The task: Write out every entry exactly; the pictures do not belong in the copy.
*** Source information Section Begins ***
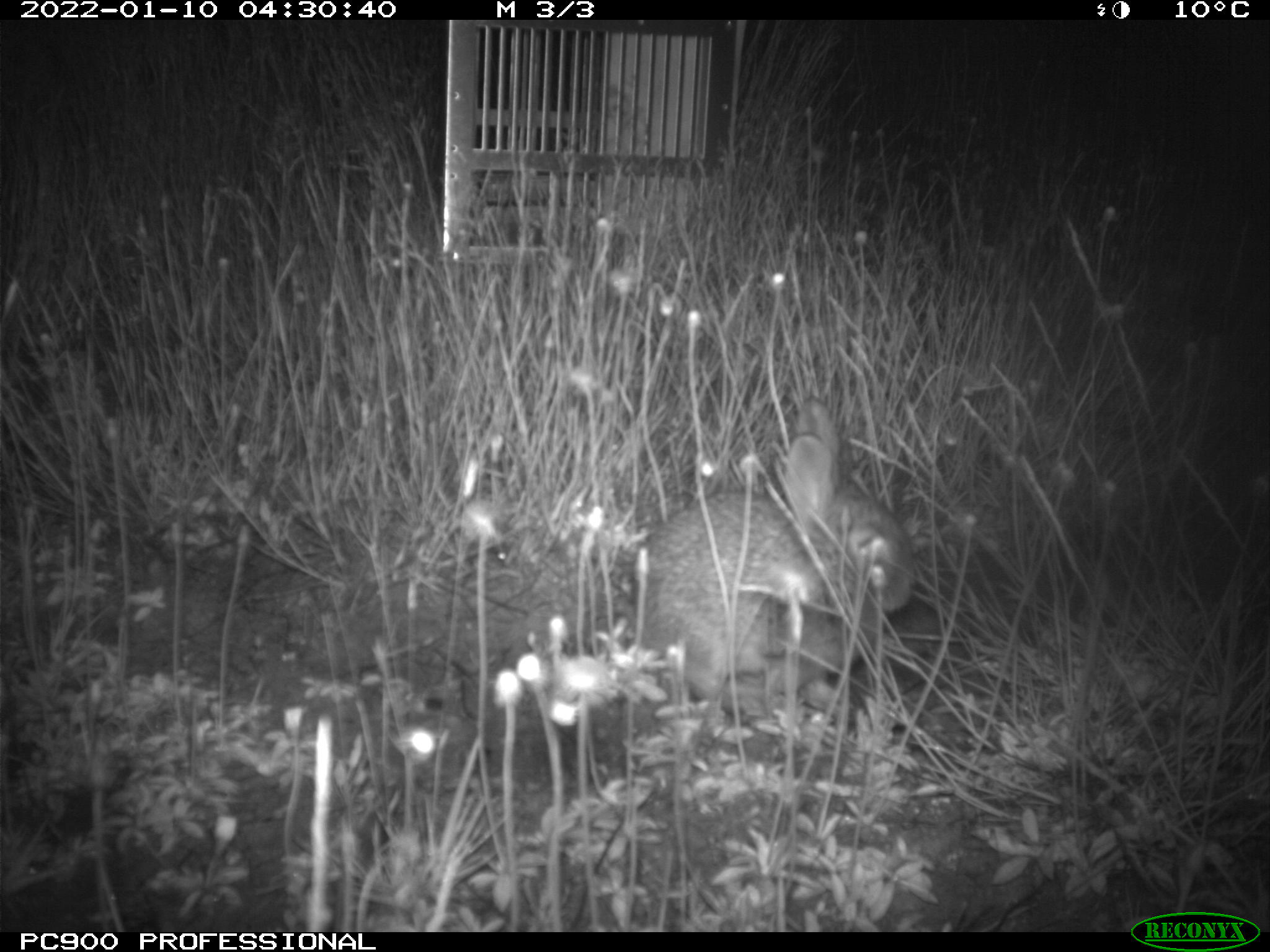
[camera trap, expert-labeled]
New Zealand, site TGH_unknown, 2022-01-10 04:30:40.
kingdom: Animalia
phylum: Chordata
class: Mammalia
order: Lagomorpha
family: Leporidae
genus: Oryctolagus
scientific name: Oryctolagus cuniculus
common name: european rabbit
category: rabbit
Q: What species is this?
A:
*** Source information Section Ends ***
Response for this exercise:
[camera trap, expert-labeled]
New Zealand, site TGH_unknown, 2022-01-10 04:30:40.
kingdom: Animalia
phylum: Chordata
class: Mammalia
order: Lagomorpha
family: Leporidae
genus: Oryctolagus
scientific name: Oryctolagus cuniculus
common name: european rabbit
category: rabbit
Q: What species is this?
A:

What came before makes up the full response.